_Text passage_
▼

The Proceedings Clerk may require appropriate evidence of the authority 
of a person subscribing a document on behalf of another person.

[[Page 242]]

    (2) Effect. The signature on a document of any person acting either 
for himself or as attorney or agent for another constitutes a 
certification by him that:
    (i) He has read the document subscribed and knows the contents 
thereof;
    (ii) If executed in any representative capacity, it was done with 
full power and authority to do so;
    (iii) To the best of his knowledge, information and belief, every 
statement contained in the document is true and not misleading; and
    (iv) The document is not being interposed for delay.
    (3) Sham documents. If a document is not signed or is signed with an 
intent to defeat the purpose of this rule, it may be stricken as sham 
and false. For a willful violation of this rule an attorney may be 
subjected to appropriate disciplinary action pursuant to Sec. 10.11(b).

▲

_Stored records_
▼

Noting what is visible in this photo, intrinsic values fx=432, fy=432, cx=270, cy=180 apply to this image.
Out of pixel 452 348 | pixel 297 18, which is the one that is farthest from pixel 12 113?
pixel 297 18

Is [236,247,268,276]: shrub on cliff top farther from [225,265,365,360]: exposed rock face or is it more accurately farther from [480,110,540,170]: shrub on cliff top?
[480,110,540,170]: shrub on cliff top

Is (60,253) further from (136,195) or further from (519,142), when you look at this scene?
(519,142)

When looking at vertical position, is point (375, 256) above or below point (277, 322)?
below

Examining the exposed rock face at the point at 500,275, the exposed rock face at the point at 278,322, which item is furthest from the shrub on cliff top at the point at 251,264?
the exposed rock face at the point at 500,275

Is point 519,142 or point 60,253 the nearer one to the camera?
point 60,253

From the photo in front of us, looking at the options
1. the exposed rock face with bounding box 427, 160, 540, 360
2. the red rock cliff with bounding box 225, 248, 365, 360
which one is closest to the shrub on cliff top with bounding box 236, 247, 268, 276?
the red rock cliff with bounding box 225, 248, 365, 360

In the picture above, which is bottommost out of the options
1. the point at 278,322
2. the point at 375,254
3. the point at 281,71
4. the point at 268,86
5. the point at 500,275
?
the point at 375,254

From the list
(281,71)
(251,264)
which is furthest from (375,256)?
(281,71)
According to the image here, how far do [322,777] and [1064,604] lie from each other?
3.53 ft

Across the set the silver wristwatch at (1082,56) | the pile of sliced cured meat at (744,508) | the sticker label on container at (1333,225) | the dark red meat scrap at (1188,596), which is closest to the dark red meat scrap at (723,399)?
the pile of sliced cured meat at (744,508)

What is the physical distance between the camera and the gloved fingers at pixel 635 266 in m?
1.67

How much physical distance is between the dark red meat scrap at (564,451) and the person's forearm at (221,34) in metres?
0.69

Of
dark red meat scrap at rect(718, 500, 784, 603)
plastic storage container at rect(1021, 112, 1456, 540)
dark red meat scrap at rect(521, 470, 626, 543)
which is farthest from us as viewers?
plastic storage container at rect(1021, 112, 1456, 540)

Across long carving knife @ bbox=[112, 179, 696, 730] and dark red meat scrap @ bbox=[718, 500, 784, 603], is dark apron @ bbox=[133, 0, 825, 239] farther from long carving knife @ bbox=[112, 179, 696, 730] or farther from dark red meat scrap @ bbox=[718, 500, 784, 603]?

▲

_Direction A_
According to the signature rule, what may the Proceedings Clerk require?
_Direction B_
Translate this sentence from the signature rule into Spanish: "For a willful violation of this rule an attorney may be subjected to appropriate disciplinary action pursuant to Sec. 10.11(b)."
_Direction C_
Retype the signature rule from "[[Page 242]]" up to and including "interposed for delay.".
Answer from the signature rule alone, without using the data.

_Full answer A_
Appropriate evidence of the authority of a person subscribing a document on behalf of another person.

_Full answer B_
Por una violación intencional de esta norma, un abogado puede ser objeto de las medidas disciplinarias apropiadas conforme a la Sec. 10.11(b).

_Full answer C_
[[Page 242]]

    (2) Effect. The signature on a document of any person acting either 
for himself or as attorney or agent for another constitutes a 
certification by him that:
    (i) He has read the document subscribed and knows the contents 
thereof;
    (ii) If executed in any representative capacity, it was done with 
full power and authority to do so;
    (iii) To the best of his knowledge, information and belief, every 
statement contained in the document is true and not misleading; and
    (iv) The document is not being interposed for delay.